* [EXERCISE DESCRIPTION]
Locate every line in the data below that contains the word "green", and copy each of those lines.

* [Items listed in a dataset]
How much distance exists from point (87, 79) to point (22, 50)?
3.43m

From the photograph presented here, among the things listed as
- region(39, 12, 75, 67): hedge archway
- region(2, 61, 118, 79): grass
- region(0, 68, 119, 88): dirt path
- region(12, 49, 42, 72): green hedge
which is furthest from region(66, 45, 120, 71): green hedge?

* [TASK SOLUTION]
- region(12, 49, 42, 72): green hedge
which is furthest from region(66, 45, 120, 71): green hedge?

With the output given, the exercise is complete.